_OBJECTIFS:_
a) Indiquez si chacune des affirmations suivantes concorde avec l'article sur les commissions du responsable d'affaires, en répondant par oui ou par non et en citant à l'identique les mots de l'article qui tranchent : (i) le salarié a saisi la juridiction prud'homale avant de recevoir sa lettre de licenciement ; (ii) la Cour de cassation renvoie l'affaire devant la cour d'appel d'Orléans ; (iii) le taux de marge figure parmi les objectifs qualitatifs.
b) Reproduisez à l'identique, dans les entrées, les lignes qui vont de celle contenant « Which of the two, the » jusqu'à celle contenant « 2313 inches », cette dernière comprise.

_PAGE:_
Contexte de l'affaire
Un salarié est engagé le 1er décembre 2007 en qualité de responsable d'affaires.
Convoqué le 9 septembre 2011 à un entretien préalable à son licenciement, avec mise à pied conservatoire, le salarié saisit la juridiction prud'homale le 12 septembre 2011 pour demander la résiliation judiciaire de son contrat de travail et le paiement de diverses sommes.
Il est finalement licencié pour faute grave par lettre reçue le 21 septembre 2011.
Dans sa demande auprès de la juridiction prud’homale, le salarié réclame le paiement d’un rappel de commissions sur le chiffre d’affaires.
Dans son arrêt du 8 octobre 2015, la Cour d'appel d'Orléans déboute le salarié de sa demande, considérant que le bien-fondé des demandes du salarié n’est pas établi à défaut de justification de la réalisation de cette commande et du paiement des prestations afférentes.
Extrait de l’arrêt :
Attendu que pour débouter le salarié de sa demande de paiement d'un rappel de commissions sur le chiffre d'affaires de (…) et sur marge résidence (…) l'arrêt retient que le bien-fondé de ces demandes n'est pas établi à défaut de justification de la réalisation de cette commande et du paiement des prestations afférentes ;
Mais la Cour de cassation n’est pas du même avis, elle casse et annule l’arrêt de la cour d’appel sur ce point.
Elle indique ainsi que :
- Lorsque la rémunération dépend d'éléments détenus par l'employeur ;
- Celui-ci est tenu de les produire en vue d'une discussion contradictoire.
Extrait de l’arrêt :
Qu'en statuant ainsi, alors que, lorsque le calcul de la rémunération dépend d'éléments détenus par l'employeur, celui-ci est tenu de les produire en vue d'une discussion contradictoire, la cour d'appel a violé le texte susvisé ; (…)
PAR CES MOTIFS :
CASSE ET ANNULE, mais seulement en ce qu'il déboute M. X... de ses demandes en paiement d'un rappel de commissions sur le chiffre d'affaires de (…) l'arrêt rendu le 8 octobre 2015, entre les parties, par la cour d'appel d'Orléans ; remet, en conséquence, sur ces points, la cause et les parties dans l'état où elles se trouvaient avant ledit arrêt et, pour être fait droit, les renvoie devant la cour d'appel de Bourges ;
Commentaire de LégiSocial
Notion assez proche de celle qui est abordée présentement par la Cour de cassation, nous vous proposons dans la partie commentaires de ce jour d’aborder une clause particulière du contrat de travail dite « clause d’objectifs ».
Principe et objectif
Le contrat de travail peut organiser une variation future de la rémunération dés lors que les modalités de variation sont clairement définies dans le contrat.
Les objectifs peuvent être :
- Quantitatif : chiffre d’affaires réalisé, nombre de contrats réalisés, quantité de produits vendus, etc. ;
- Qualitatif : mise en place d’une organisation, réalisation d’un projet, taux de marge, taux satisfaction clientèle, etc.

(Questions sur la géométrie des scènes)
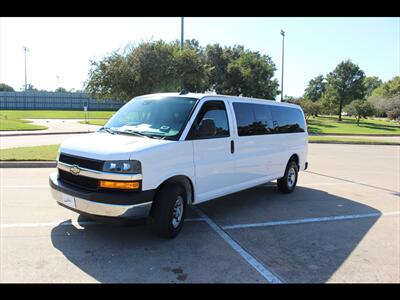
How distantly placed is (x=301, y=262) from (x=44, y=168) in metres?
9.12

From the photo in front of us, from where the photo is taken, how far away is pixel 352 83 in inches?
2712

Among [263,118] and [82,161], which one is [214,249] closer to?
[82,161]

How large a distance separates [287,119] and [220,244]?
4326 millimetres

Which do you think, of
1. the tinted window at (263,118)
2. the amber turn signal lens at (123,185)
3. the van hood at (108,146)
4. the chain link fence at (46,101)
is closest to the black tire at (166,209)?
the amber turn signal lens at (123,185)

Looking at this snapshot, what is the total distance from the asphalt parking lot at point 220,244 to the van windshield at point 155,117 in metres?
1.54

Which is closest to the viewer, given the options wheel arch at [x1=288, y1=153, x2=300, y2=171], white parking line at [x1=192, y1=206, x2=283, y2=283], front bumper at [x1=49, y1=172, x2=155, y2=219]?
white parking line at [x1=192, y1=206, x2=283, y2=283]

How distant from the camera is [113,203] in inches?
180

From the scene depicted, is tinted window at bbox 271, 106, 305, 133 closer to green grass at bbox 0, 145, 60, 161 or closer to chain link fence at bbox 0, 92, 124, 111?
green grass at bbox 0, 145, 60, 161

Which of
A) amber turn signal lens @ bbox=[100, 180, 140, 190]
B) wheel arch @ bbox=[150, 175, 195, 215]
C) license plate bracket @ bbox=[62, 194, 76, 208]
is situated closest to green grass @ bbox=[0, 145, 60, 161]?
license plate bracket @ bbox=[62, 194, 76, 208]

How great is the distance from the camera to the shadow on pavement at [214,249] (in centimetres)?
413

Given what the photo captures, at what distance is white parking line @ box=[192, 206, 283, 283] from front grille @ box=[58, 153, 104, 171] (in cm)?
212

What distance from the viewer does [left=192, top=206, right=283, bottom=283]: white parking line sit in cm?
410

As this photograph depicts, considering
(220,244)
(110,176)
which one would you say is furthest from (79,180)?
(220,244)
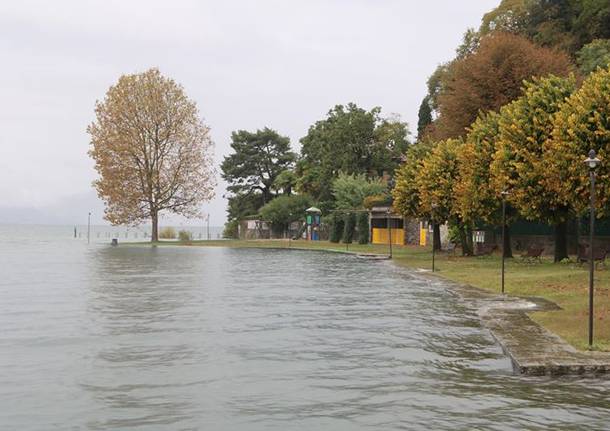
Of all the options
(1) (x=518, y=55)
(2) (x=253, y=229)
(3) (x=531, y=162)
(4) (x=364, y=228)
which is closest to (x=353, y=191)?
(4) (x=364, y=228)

...

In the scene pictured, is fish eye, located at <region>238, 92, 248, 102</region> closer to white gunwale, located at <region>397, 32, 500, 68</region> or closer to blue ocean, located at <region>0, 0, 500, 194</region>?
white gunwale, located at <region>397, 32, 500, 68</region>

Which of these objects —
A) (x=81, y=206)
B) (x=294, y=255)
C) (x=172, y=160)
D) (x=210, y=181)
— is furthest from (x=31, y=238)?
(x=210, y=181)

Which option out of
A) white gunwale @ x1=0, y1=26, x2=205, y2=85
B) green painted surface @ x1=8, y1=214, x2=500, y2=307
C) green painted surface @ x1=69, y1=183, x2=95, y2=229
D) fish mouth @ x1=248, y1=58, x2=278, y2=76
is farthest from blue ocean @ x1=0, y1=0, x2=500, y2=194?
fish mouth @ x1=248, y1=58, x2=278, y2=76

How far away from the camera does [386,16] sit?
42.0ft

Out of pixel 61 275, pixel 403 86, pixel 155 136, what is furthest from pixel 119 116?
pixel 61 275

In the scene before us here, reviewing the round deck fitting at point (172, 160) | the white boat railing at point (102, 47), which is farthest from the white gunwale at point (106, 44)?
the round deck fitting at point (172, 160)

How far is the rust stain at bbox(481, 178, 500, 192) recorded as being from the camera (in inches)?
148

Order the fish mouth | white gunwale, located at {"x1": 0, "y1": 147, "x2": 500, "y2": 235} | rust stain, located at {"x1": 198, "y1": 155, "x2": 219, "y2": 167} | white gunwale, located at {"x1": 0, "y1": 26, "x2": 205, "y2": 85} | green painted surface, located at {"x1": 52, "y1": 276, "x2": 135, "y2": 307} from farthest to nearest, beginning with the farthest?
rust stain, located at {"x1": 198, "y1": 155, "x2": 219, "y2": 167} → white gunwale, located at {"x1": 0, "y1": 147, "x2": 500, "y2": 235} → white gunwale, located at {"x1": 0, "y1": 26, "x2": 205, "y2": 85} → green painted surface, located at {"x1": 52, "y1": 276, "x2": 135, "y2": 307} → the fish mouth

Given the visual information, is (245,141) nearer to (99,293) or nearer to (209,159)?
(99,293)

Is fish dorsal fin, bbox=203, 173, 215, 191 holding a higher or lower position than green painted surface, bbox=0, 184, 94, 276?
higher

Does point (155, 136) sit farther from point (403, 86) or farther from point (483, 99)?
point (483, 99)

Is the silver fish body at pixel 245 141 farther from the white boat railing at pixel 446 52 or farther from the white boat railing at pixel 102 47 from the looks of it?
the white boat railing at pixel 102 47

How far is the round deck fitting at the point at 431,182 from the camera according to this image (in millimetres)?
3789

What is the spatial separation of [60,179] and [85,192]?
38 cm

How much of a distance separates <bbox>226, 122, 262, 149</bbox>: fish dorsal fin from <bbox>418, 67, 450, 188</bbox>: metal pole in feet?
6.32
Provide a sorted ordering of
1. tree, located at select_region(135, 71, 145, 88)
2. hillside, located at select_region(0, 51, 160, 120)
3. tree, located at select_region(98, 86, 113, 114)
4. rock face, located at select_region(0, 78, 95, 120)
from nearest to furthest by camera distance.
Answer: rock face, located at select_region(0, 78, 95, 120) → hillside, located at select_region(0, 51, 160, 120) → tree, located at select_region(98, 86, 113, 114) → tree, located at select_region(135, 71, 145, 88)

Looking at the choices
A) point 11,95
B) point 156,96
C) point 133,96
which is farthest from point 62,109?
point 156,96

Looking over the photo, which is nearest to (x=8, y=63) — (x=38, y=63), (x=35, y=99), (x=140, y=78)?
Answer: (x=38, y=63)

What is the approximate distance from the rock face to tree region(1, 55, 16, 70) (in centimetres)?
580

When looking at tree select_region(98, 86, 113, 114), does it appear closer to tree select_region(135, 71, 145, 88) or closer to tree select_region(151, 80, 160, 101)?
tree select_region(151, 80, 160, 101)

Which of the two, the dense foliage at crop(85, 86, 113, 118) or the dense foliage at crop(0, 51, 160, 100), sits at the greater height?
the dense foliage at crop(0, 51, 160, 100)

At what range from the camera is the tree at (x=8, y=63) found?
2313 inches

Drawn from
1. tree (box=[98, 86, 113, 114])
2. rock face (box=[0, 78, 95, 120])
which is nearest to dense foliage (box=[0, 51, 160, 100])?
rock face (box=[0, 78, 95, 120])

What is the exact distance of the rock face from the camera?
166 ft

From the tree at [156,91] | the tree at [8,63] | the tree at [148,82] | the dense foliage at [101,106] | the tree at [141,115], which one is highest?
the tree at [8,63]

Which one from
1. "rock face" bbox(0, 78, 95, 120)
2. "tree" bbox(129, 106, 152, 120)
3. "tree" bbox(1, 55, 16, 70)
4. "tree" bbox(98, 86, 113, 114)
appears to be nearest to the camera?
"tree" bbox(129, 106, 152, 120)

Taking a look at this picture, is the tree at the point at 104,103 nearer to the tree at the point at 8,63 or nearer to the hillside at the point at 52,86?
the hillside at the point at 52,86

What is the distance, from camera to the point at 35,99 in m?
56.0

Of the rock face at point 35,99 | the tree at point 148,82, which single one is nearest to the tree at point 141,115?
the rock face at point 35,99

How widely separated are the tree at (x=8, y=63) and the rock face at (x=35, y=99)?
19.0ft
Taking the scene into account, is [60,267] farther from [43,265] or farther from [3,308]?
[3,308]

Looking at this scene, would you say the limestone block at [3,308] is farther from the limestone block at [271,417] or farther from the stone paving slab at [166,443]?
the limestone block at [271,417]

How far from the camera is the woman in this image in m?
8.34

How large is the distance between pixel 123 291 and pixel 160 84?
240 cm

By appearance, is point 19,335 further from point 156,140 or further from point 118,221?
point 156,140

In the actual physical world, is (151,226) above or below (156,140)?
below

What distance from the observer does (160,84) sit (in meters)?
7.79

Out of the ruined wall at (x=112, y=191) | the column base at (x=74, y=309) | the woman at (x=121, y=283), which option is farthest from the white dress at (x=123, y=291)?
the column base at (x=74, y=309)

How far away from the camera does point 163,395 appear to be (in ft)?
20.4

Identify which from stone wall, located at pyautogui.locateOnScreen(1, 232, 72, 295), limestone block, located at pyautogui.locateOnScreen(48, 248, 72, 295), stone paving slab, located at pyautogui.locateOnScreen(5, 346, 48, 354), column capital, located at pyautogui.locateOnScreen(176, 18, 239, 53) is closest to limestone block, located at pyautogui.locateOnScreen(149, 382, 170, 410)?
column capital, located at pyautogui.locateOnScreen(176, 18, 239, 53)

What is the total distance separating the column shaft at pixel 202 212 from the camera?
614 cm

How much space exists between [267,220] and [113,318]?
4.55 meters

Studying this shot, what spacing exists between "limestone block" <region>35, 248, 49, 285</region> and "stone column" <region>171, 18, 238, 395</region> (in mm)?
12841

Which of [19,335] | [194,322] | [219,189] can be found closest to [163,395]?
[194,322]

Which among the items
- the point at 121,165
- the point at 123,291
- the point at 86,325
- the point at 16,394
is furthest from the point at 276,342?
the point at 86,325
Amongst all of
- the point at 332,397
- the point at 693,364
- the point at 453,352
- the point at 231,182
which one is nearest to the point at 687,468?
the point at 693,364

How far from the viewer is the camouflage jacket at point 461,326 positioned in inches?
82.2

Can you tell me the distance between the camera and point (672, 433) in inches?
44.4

_RÉPONSES AUX EXERCICES:_
a)
(i) Oui : « saisit la juridiction prud'homale le 12 septembre 2011 » et « par lettre reçue le 21 septembre 2011 ».
(ii) Non : « les renvoie devant la cour d'appel de Bourges ».
(iii) Oui : « Qualitatif : mise en place d’une organisation, réalisation d’un projet, taux de marge ».

b)
Which of the two, the dense foliage at crop(85, 86, 113, 118) or the dense foliage at crop(0, 51, 160, 100), sits at the greater height?
the dense foliage at crop(0, 51, 160, 100)

At what range from the camera is the tree at (x=8, y=63) found?
2313 inches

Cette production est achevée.